A backend service must call models and agents defined in a Foundry project.
→Use the Azure AI Foundry SDK (AIProjectClient) with the project connection string and a DefaultAzureCredential to get model and agent clients.
Why: The project client resolves connections and deployments centrally; hardcoding per-model endpoints and keys bypasses project governance.
Reference↗
Build a Q&A app grounded in policy documents.
→Embed and index the docs, retrieve top-k chunks per query, and pass them as context into the chat completion with a cite-your-sources instruction.
Why: RAG keeps knowledge current and citable without retraining; passing the full corpus into the prompt blows the context window and cost.

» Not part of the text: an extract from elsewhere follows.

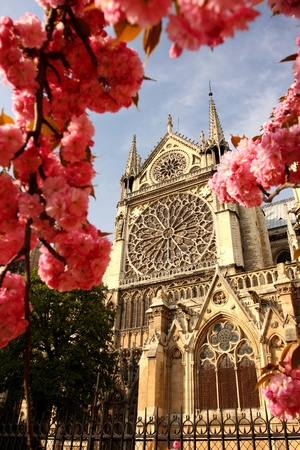 notre dame cathedral: Paris, Notre Dame in spring time, France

The model must look up live order status during a conversation.
→Define a tool with a JSON schema, let the model emit a tool call, execute it server-side, and return the result for the model to summarize.
Why: Function/tool calling lets the model invoke real systems deterministically; asking it to "guess" the status produces fabrications.
Reference↗
A task needs several dependent tool calls before a final answer.
→Run a tool-use loop: feed each tool result back to the model and iterate until it returns a final message, with a max-iteration cap.
Why: Iterative tool loops support multistep reasoning; a single round trip can't chain dependent lookups, and an uncapped loop can run away.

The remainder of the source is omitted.